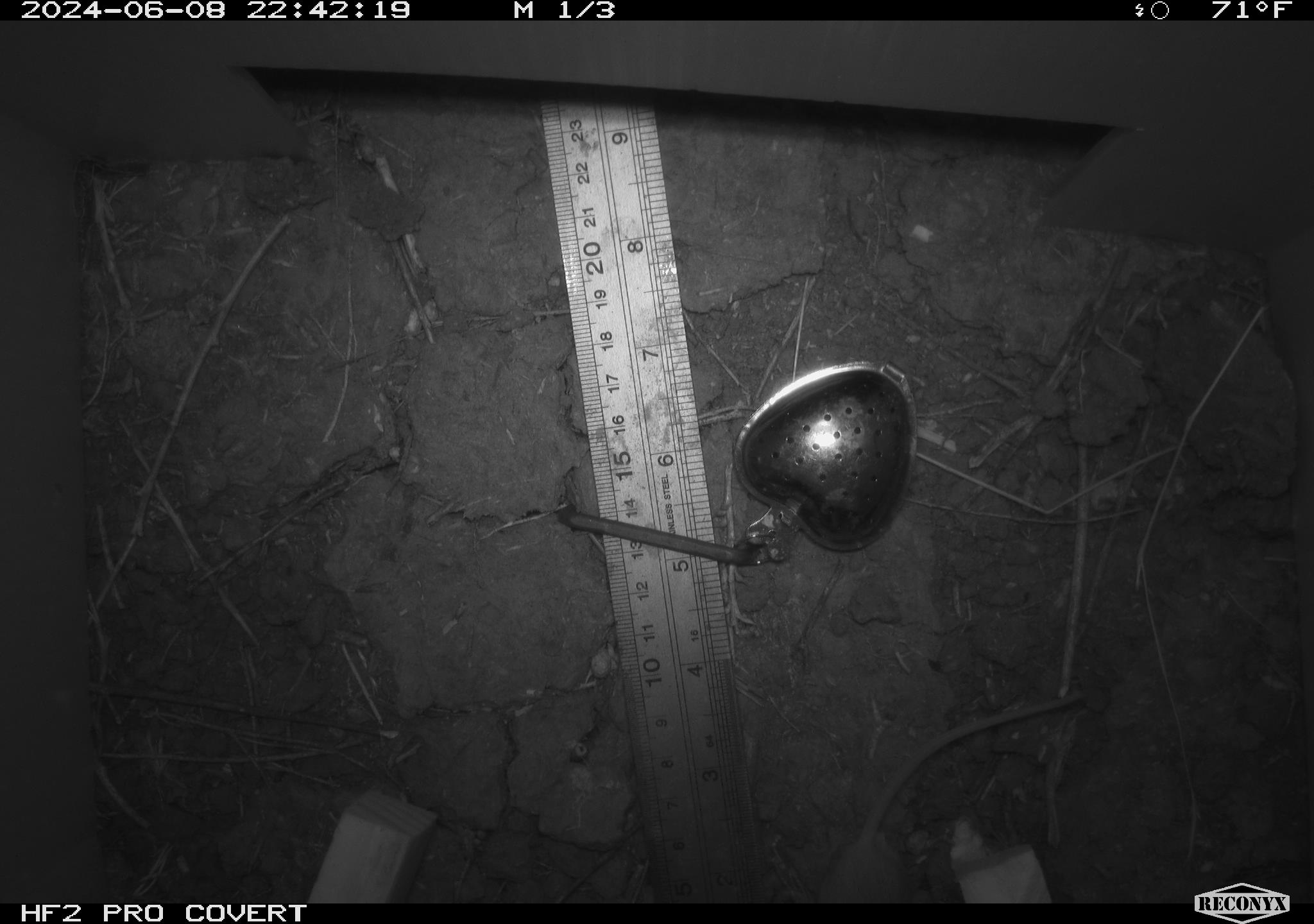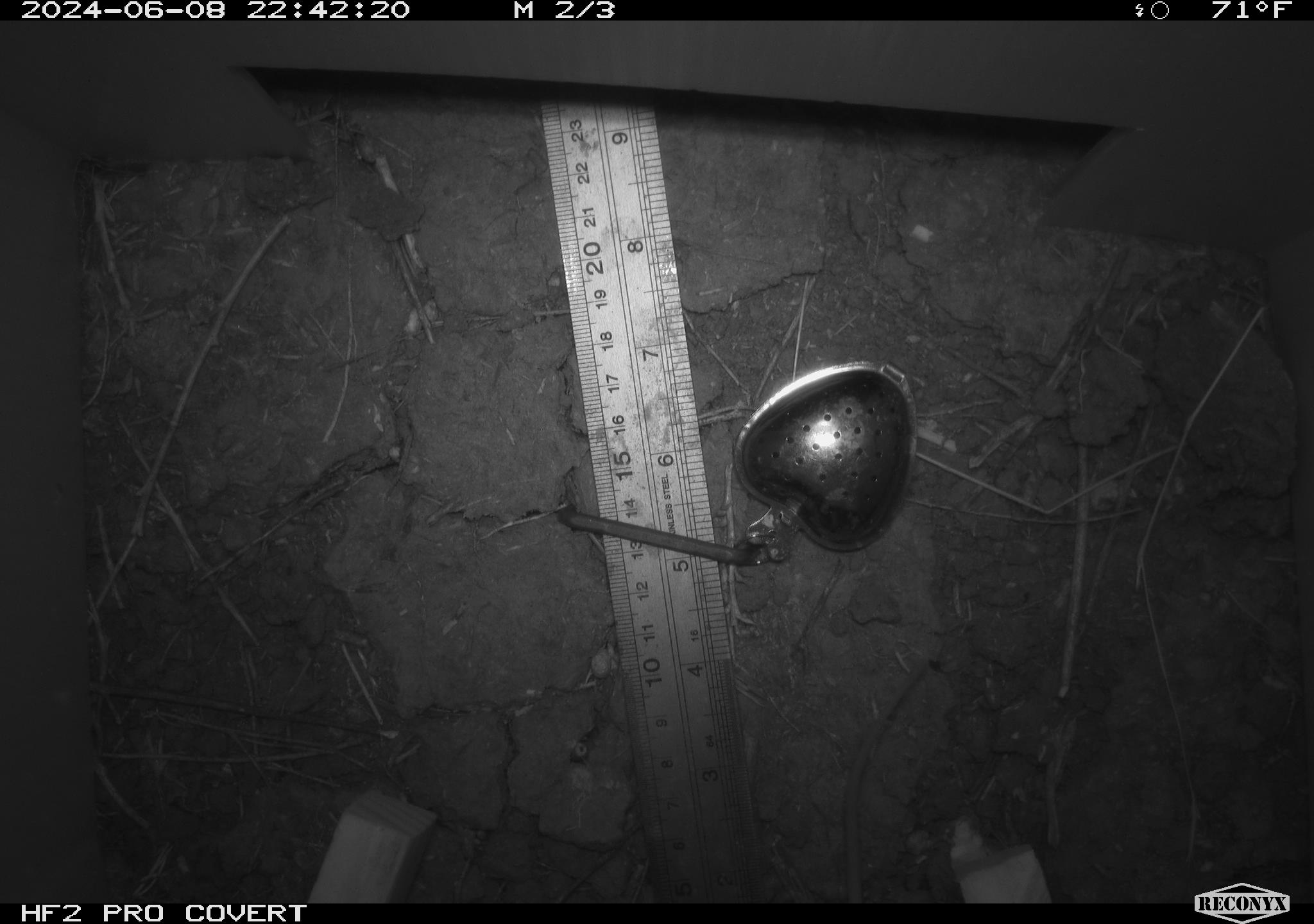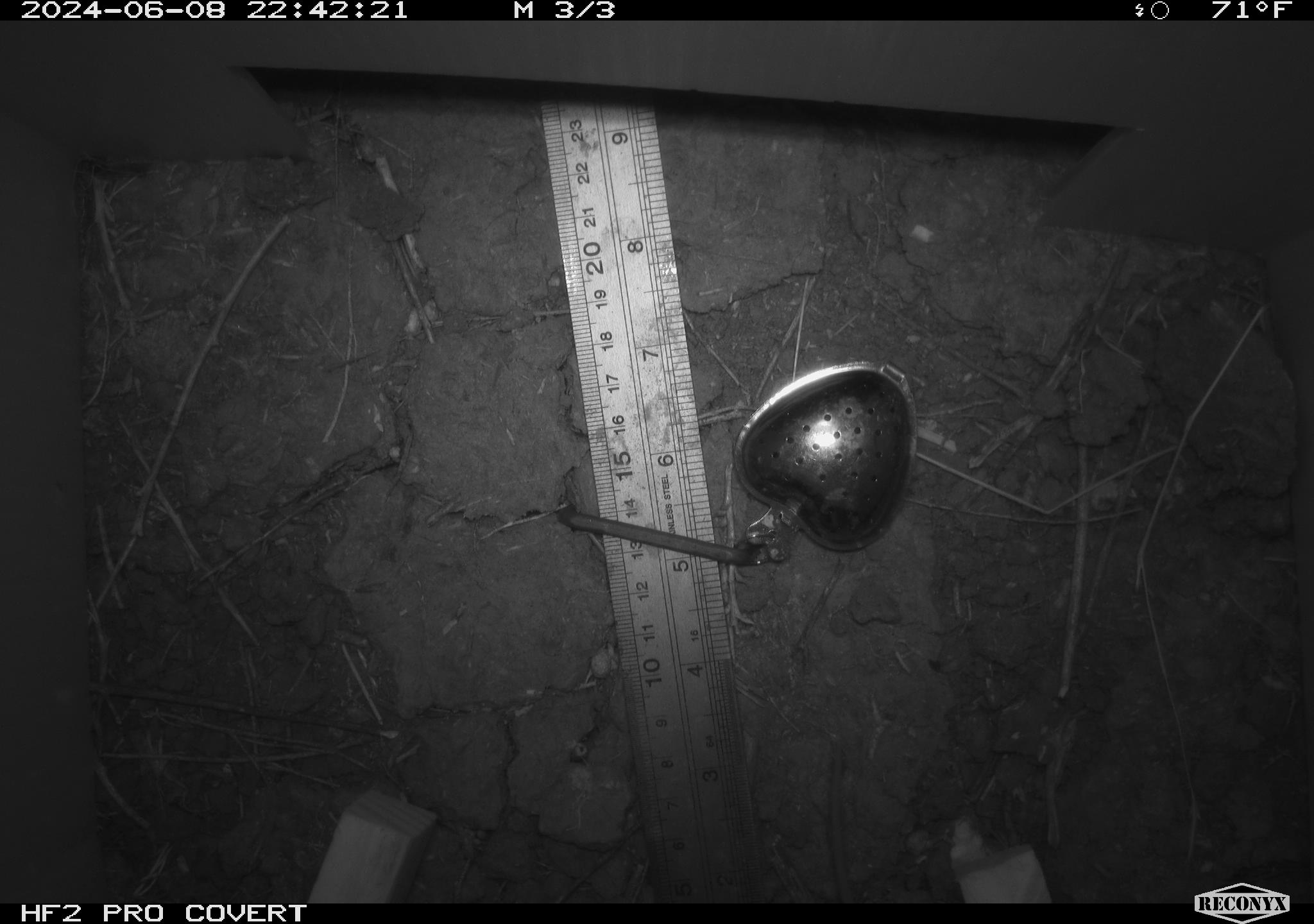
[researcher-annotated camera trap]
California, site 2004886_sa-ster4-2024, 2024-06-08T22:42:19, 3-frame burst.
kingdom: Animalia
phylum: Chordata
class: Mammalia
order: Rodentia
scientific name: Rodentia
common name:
.....
**WORK TO COMPLETE**: Reproduce the lines word for word, starting at the one holding "kingdom: Animalia" and ending at the final line of the material above.

**YOUR SOLUTION**:
kingdom: Animalia
phylum: Chordata
class: Mammalia
order: Rodentia
scientific name: Rodentia
common name:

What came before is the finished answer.